その4
「…え?」
好き?こいつが、私を?…え?何それどういう事?
言われた事がなかなか理解出来なくて。
呆然と奴を見上げればそんな私を見兼ねたように、背中に回っていた腕をするすると解く。
向かい合わせだった体を反転させる直前に、私の手からケーキの箱を奪いとって。
「これもーらい」
「え、あっ!」
紅茶でも入れて下せェ、なんて先を歩いていくもんだから慌ててその後を追いかける。
…私から離れてく瞬間、やっぱりそこにあったのはいつもの無表情だったけれど。
「っちょ、待って!い、今の…」
どういう事!?そう言いながら隣に並べば奴はチラリと私を見て、ニヤリと笑う。いつも見ていたあの憎たらしい笑顔で、さァ?何の話で?それより早く家上げろ、と。
話を交わされた事よりもその言い方にムッとして。
「言っとくけど紅茶なんか置いてないから。水道水でも飲めば」
「ハァ?しけてんな、なら麦茶でいいでさァ」
「めんつゆ出したろか」
そんな事を言い合いながら我が家の玄関をくぐり抜けて。沖田は先にリビングへ、私は奴の所望する飲み物を取りに台所へと向かう。
…なんだろう、あまりにも普通すぎるんだけど。
冷蔵庫を開けながら悶々と考えるのはさっきの沖田の言葉。確かにアイツは私の事が好きだとそう言った。
けど、やっぱり。何だか腑に落ちない。
…もしかして冗談、だったのかな。だって有り得ないもんね。アイツが私を好きなんてさ。
そこまで考えた所で、あれ?とある事に気が付いた。
もしかして、私からかわれた?
好きって言って、どんな反応するか見ようとしてたとか?
…あり得る。あのドS男なら大いにあり得る。
なんて奴なの、人をからかっちゃってさ。ちょっと顔がいいからってコノヤロー。…ああ、だけど。からかわれた私も私だよね。

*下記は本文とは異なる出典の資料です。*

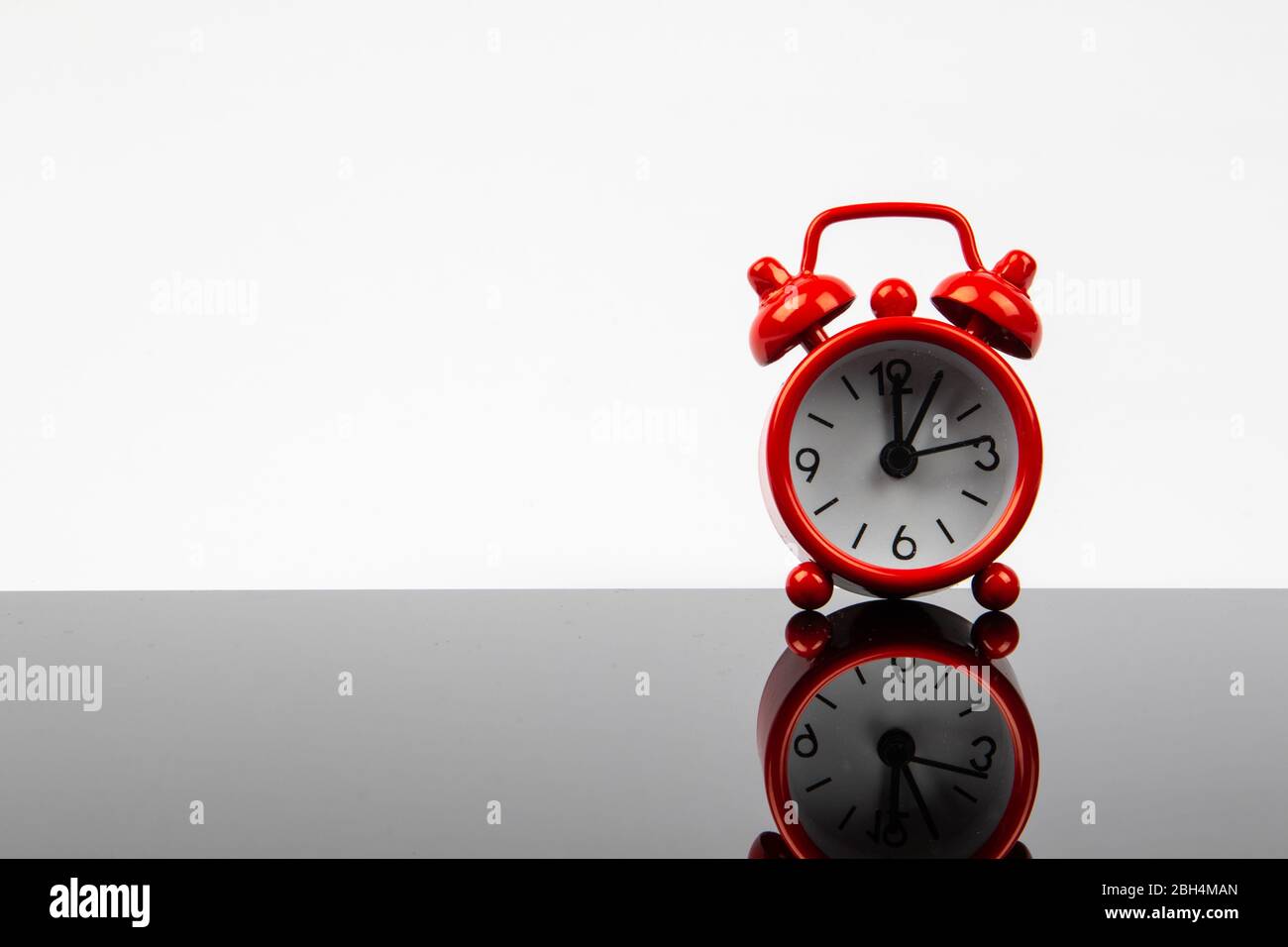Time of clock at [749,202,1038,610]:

こんなドSバカ相手に、ドキドキしちゃって馬鹿みたい。
今までならきっと何を言われても、騙しやがって!なんて言って一発殴って。もっとマシな嘘つけよ!って言って怒ってた。
…だけど、なんでだろう。今は全然笑えない。キリキリ、痛む胸が凄く苦しくて。
「おい、いつまで待たせるんでさァ。飲みもんまだ…お前、どうしたんでィ」
「え?」
「何で泣いてるんでさァ」
言われて、気が付いた。頬を伝う温いものに。
あ、あれ?おかしいな、あれ?何度もごしごし拭ってみても涙は止まらなくて、余計に溢れてきちゃって。
ゴミ入っただけ、なんて無理矢理笑ってみせれば、嘘つけと隊服の袖で目元を拭われる。どうした、と問う声も顔も、いつもと違ってやけに優しい。
…優しい?あの沖田が?どうして?
ねぇ、アンタって…そんな顔してたっけ?
「…本当なの?」
「え?」
「私の事、好きだって」
気が付いたら口から出ていたその言葉。唖然と私を見下ろす沖田にハッとして、慌てて目を逸らしたら伸びてきた手に体を引き寄せられて。
「…ずりー女」
一回しか言わねーっつったのに。
頭の上から聞こえたその声が、今度は目の前で再生される。
「好きでさァ」
降ってきた、甘いキスと一緒に。